Ketil Froyn

DNS Poisoning

UPDATE 2007-05-17: Due to migration of my site, the self poisoning test may not be working properly. I will update this page again when it is functional again.

For a description of DNS poisoning, read this. On this page I have set up a simple procedure where I will try to poison your DNS cache and take over the domain example.com (reserved by IANA for examples). To see if you can be poisoned, follow these simple steps:

  1. click on this link (it will fail with a DNS error, because that name doesn't have an address, but things will nevertheless happen in your caching DNS)
  2. click this link. If you see the page with a link to RFC 2606, you are probably safe
If you get to my "poisoned" page in the second step, someone could be stealing your bank account information just as easy as I did this. All it needs to work is one stray click...

What actually happens?

The link in step 1. points to http://bad.ketil.froyn.name/. My name server is authoritative for ketil.froyn.name, so your resolver will ask my name server what the IP for bad.ketil.froyn.name is. My response is to delegate bad.ketil.froyn.name to www.example.com, which is ok. In addition, the response includes the IP address for www.example.com. If your resolver trusts this, that is not ok.

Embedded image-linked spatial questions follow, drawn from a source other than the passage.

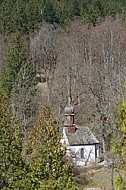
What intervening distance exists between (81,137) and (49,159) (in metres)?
20.5

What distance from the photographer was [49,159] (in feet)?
52.2

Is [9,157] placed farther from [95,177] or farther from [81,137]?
[81,137]

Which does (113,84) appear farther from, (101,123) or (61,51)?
(61,51)

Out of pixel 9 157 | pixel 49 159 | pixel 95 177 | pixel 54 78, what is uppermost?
pixel 49 159

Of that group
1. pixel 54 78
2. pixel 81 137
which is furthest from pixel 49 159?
pixel 54 78

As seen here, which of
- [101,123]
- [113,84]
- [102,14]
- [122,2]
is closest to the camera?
[101,123]

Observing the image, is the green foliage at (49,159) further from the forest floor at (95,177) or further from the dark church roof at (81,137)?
the dark church roof at (81,137)

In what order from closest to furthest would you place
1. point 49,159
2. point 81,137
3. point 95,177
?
1. point 49,159
2. point 95,177
3. point 81,137

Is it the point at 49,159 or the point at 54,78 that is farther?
the point at 54,78

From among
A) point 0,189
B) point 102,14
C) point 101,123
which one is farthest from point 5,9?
point 0,189

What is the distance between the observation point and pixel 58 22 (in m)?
65.1

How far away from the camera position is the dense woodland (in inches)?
635

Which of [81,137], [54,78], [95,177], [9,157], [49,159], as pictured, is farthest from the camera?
[54,78]

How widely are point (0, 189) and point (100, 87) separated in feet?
85.7
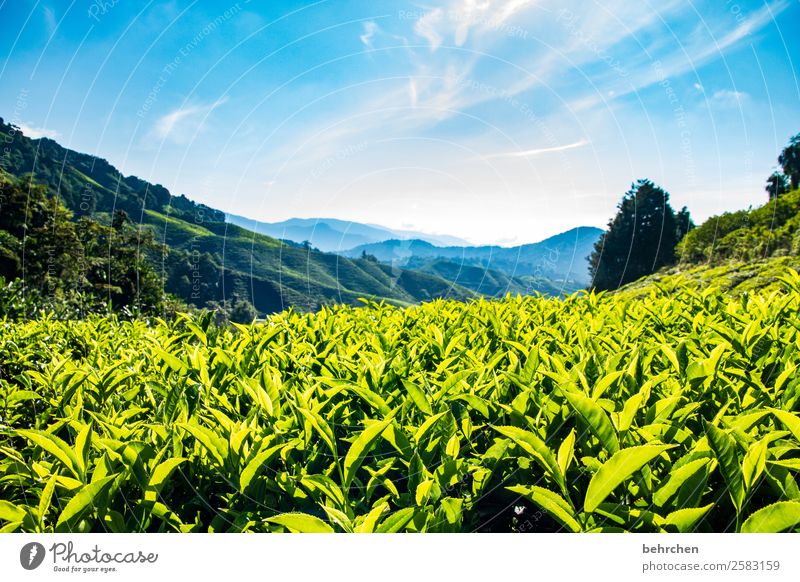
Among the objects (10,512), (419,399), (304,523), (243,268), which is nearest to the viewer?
(304,523)

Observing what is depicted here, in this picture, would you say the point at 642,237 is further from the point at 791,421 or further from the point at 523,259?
the point at 791,421

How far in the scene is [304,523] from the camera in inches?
50.5

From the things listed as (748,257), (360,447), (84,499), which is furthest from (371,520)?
(748,257)

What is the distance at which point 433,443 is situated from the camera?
1.64 meters

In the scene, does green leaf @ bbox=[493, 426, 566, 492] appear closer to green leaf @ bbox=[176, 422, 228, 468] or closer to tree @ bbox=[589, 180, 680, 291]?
green leaf @ bbox=[176, 422, 228, 468]

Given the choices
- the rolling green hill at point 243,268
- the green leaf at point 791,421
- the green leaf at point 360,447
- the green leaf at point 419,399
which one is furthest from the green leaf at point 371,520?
the rolling green hill at point 243,268

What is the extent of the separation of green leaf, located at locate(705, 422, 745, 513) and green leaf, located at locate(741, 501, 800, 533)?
0.06m

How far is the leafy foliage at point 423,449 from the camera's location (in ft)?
4.61

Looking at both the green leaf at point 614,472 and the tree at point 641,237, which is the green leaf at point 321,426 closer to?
the green leaf at point 614,472

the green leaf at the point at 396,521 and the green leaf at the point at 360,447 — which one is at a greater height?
the green leaf at the point at 360,447

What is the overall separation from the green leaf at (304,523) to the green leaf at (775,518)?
43.9 inches
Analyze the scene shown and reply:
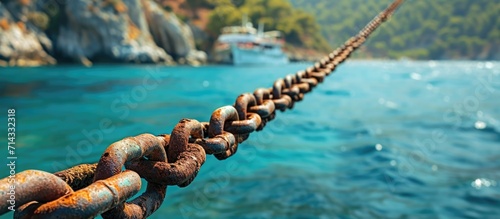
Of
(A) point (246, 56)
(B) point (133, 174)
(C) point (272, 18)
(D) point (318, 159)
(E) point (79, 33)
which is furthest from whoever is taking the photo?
(C) point (272, 18)

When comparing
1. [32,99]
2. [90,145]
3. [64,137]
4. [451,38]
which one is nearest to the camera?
[90,145]

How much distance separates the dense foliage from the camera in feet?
217

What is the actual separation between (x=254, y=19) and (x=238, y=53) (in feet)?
85.6

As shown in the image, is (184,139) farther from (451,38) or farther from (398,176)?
(451,38)

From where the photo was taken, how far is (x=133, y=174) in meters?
0.97

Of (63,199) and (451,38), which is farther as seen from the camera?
(451,38)

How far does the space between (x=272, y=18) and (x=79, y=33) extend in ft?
162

The link in step 2. points to http://www.example.com/. If you were poisoned, you will arrive at the IP address I gave for www.example.com in step 1., rather than the correct IP for www.example.com. I have configured the web server at that IP to respond to www.example.com with a specific page, which contains a warning that you are vulnerable to poisoning. If it looked exactly the same, you would probably never have known.